▶ TASK DETAILS
Format the portion of the listing below that opens with the line containing "How far from" and runs through the last line of the listing as a JSON list of strings, one string per line, omitting blank lines.
-- Start SUPPLIED DATA --
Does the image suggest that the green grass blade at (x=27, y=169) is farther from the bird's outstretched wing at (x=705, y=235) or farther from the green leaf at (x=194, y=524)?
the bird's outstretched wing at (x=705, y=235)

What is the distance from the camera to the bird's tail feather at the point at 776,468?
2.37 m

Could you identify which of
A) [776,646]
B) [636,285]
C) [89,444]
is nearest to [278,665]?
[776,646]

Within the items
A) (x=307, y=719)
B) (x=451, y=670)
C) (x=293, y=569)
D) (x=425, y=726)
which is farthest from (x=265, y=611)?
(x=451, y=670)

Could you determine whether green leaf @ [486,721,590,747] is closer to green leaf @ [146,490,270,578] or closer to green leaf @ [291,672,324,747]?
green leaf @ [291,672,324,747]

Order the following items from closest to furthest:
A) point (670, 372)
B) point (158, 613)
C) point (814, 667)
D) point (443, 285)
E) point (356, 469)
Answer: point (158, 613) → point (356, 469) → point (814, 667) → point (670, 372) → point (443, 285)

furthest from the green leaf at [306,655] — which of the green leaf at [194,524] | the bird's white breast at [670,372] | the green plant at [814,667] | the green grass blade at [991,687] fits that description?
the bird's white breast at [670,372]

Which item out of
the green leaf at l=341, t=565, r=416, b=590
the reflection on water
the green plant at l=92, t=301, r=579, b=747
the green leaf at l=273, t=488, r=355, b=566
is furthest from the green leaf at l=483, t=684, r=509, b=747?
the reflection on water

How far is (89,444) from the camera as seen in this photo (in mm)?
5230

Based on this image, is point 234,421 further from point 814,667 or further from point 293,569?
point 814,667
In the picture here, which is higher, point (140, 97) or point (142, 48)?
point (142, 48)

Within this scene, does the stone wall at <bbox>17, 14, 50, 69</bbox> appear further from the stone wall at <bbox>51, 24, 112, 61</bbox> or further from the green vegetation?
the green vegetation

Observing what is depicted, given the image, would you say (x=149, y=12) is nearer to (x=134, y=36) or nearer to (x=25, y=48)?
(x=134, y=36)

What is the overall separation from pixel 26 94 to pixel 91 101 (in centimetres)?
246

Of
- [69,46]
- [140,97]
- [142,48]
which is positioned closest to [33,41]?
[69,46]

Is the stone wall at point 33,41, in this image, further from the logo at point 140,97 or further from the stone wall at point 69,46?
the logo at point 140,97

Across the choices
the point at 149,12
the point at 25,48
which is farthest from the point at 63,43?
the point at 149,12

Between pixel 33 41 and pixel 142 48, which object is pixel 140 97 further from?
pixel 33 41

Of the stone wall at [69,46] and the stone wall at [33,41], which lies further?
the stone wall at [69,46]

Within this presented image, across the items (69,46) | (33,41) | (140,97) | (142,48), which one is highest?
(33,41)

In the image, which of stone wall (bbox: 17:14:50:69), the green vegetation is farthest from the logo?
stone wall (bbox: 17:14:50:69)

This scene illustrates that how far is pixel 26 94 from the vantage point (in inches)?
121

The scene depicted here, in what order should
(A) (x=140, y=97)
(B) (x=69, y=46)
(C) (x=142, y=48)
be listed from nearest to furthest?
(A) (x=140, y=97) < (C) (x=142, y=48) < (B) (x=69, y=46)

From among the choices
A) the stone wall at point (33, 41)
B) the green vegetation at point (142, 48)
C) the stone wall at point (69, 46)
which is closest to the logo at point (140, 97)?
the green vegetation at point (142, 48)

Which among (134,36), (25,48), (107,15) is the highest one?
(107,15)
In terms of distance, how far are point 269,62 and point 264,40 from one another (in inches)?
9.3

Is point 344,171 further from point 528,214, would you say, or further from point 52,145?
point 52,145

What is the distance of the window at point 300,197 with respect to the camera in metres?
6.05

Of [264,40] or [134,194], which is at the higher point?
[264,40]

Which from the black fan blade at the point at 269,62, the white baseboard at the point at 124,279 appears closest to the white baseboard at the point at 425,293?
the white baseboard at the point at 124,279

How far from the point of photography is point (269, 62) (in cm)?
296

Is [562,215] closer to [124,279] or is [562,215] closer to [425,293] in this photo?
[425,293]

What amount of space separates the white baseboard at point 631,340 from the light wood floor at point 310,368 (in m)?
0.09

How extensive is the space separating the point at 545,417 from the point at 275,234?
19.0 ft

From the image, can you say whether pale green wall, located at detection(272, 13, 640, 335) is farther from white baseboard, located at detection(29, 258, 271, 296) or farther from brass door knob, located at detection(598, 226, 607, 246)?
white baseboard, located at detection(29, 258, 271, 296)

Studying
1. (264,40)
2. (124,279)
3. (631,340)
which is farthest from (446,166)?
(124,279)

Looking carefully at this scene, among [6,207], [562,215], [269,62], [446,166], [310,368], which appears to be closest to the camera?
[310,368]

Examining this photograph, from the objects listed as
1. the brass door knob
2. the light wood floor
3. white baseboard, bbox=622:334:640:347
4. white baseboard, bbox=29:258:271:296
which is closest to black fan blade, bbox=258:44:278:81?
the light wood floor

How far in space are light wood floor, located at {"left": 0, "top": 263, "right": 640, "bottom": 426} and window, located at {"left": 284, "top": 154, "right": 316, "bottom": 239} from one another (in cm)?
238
-- End SUPPLIED DATA --
▶ OUTPUT BELOW
[
  "How far from the point of photography is point (269, 62) (in cm)?",
  "296",
  "Is [562,215] closer to [124,279] or is [562,215] closer to [425,293] in this photo?",
  "[425,293]",
  "What amount of space separates the white baseboard at point 631,340 from the light wood floor at point 310,368 (in m)?",
  "0.09",
  "How extensive is the space separating the point at 545,417 from the point at 275,234?",
  "19.0 ft",
  "From the image, can you say whether pale green wall, located at detection(272, 13, 640, 335) is farther from white baseboard, located at detection(29, 258, 271, 296) or farther from brass door knob, located at detection(598, 226, 607, 246)?",
  "white baseboard, located at detection(29, 258, 271, 296)",
  "Studying",
  "1. (264,40)",
  "2. (124,279)",
  "3. (631,340)",
  "which is farthest from (446,166)?",
  "(124,279)",
  "Looking carefully at this scene, among [6,207], [562,215], [269,62], [446,166], [310,368], which appears to be closest to the camera?",
  "[310,368]",
  "Examining this photograph, from the objects listed as",
  "1. the brass door knob",
  "2. the light wood floor",
  "3. white baseboard, bbox=622:334:640:347",
  "4. white baseboard, bbox=29:258:271:296",
  "which is closest to black fan blade, bbox=258:44:278:81?",
  "the light wood floor",
  "How far in space are light wood floor, located at {\"left\": 0, \"top\": 263, \"right\": 640, \"bottom\": 426} and window, located at {\"left\": 284, \"top\": 154, \"right\": 316, \"bottom\": 239} from one another (in cm)?",
  "238"
]